Did you know that you can file your taxes online for free? There are options available for you to file your income tax return for nothing – nada.  There are also options available to get free assistance and use tax preparation software for free, as long as your income is within the limits.

As you research a way to prepare your taxes using one of the no-cost or low-cost methods, keep your guard up.  Beware of Refund Anticipation Loans – the loan that the tax prep company offers you in order to receive your refund (actually only a portion of it).  These loans are tempting, especially if you need the money right away, but the problem is that these loans are nothing more than well-disguised payday loans.

Hopefully you realize that this type of loan is extremely costly in terms of interest rate being charged – effective rates can be as high as 100% or more in many cases.  When e-filing a return, as long as there aren’t any problems with the return, you’ll receive your refund by direct deposit in a relatively short time, 4-6 weeks or less in many cases.  Don’t fall for the easy money offer!

Regarding free filing options, the IRS has recently published a couple of documents describing the process and the availability of these options for you.  The complete text of the two documents is duplicated below:

IRS NEWSWIRE IR-2013-15

Do your Taxes and E-File for Free with Free File

WASHINGTON – All taxpayers have a fast, safe and free option when it comes to preparing their own federal taxes.  It’s called Free File, and it’s available only at IRS.gov.

Free File offers brand-name tax software to people who earned $57,000 or less last year, which is 70 percent of all taxpayers.  For those who earned more, there are free online fillable forms.
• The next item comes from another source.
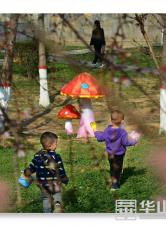 春天里 市民在朝阳公园里享受春光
Both options allow people to file returns electronically and use direct deposit, which is the fastest way to get refunds.

The nations leading tax software companies have partnered with the IRS to make their products available for free through IRS.gov.  Each company sets its own eligibility criteria, generally based on income, state residency, age, military service or eligibility for the Earned Income Tax Credit (EITC).  There is also a software option that is available in Spanish for people who earned $30,000 or less.

Free File does the hard work for you.  The software asks the questions; you provide the answers.  It picks the right forms, does the math and helps you find all the tax benefits for which you are eligible.

All participating Free File partners have been vetted and use the latest in security technology.  Some Free File software providers also offer state tax returns for free or for a fee.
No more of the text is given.